Haiti's vulnerability to natural disasters, its food shortages, poverty, deforestation and lack of infrastructure, are not accidental. To say that it is the poorest nation in the Western hemisphere is to miss the point; Haiti was made poor--by France, the United States, Great Britain, other Western powers and by the IMF and the World Bank. . . .
. . . the impoverishment of Haiti began in the earliest decades of its independence, when Haiti's slaves and free gens de couleur rallied to liberate the country from the French in 1804. But by 1825, Haiti was living under a new kind of bondage--external debt. In order to keep the French and other Western powers from enforcing an embargo, it agreed to pay 150 million francs in reparations to French slave owners (yes, that's right, freed slaves were forced to compensate their former masters for their liberty). In order to do that, they borrowed millions from French banks and then from the US and Germany. As Alex von Tunzelmann pointed out, "by 1900, it [Haiti] was spending 80 percent of its national budget on repayments.". . .

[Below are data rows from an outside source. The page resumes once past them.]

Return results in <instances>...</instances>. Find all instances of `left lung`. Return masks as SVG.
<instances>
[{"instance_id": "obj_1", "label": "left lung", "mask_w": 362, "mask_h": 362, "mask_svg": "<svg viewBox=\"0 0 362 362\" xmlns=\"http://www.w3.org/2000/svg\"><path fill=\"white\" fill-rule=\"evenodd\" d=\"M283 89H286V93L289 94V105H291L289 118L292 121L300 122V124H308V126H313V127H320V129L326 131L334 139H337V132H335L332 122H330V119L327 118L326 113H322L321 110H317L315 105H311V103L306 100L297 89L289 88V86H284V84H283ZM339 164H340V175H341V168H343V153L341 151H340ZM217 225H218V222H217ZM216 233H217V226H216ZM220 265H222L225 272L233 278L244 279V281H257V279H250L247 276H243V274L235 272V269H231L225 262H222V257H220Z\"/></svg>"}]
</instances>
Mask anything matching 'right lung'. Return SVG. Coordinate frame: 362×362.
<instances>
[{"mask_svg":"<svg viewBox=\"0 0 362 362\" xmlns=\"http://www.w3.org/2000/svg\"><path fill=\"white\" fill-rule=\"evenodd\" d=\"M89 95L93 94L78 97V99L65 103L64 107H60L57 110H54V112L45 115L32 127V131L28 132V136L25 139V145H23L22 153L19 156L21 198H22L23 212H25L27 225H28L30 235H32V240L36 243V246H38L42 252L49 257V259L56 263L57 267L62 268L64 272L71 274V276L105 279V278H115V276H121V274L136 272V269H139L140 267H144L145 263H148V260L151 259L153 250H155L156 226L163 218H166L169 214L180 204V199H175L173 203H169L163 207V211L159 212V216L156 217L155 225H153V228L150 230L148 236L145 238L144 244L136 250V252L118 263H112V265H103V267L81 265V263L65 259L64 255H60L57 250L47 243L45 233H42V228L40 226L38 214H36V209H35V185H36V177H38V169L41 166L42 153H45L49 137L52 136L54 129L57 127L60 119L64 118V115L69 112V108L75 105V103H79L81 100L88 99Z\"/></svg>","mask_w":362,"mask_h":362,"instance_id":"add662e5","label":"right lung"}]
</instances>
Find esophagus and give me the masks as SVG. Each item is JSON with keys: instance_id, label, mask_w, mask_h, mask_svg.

In 2003, then-President Aristide called on France to pay restitution for this sum--valued in 2003 dollars at over $21 billion. A few months later, he was ousted in a coup d'etat; he claims he left the country under armed pressure from the US.
Then of course there are the structural adjustment policies imposed by the IMF and World Bank in the 1990s. In 1995, for example, the IMF forced Haiti to cut its rice tariff from 35 percent to 3 percent, leading to a massive increase in rice-dumping, the vast majority of which came from the United States. As a 2008 Jubilee USA report notes, although the country had once been a net exporter of rice, "by 2005, three out of every four plates of rice eaten in Haiti came from the US." During this period, USAID invested heavily in Haiti, but this "charity" came not in the form of grants to develop Haiti's agricultural infrastructure, but in direct food aid, furthering Haiti's dependence on foreign assistance while also funneling money back to US agribusiness.